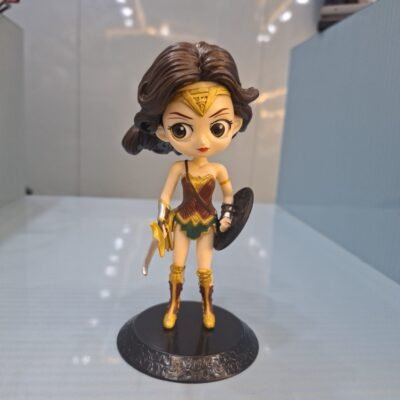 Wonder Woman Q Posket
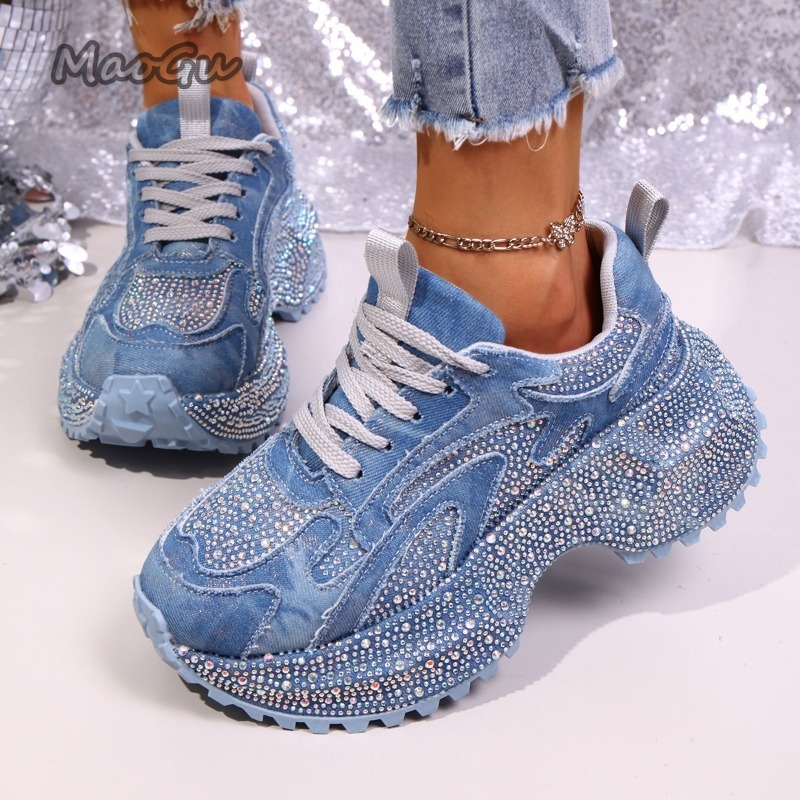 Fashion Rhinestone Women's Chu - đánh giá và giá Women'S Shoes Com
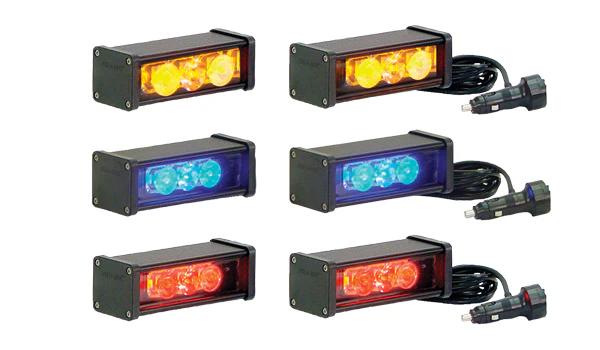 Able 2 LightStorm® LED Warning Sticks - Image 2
·····
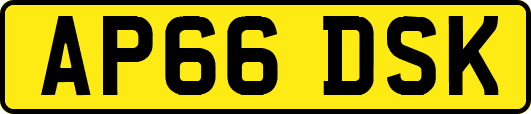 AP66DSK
·····
In the listing above, find the line with "Fashion Rhinestone Women's" and output every line through the one with "Able 2 LightStorm®", exactly, without the pictures.

● COMPLETED EXERCISE
 Fashion Rhinestone Women's Chu - đánh giá và giá Women'S Shoes Com
 Able 2 LightStorm® LED Warning Sticks - Image 2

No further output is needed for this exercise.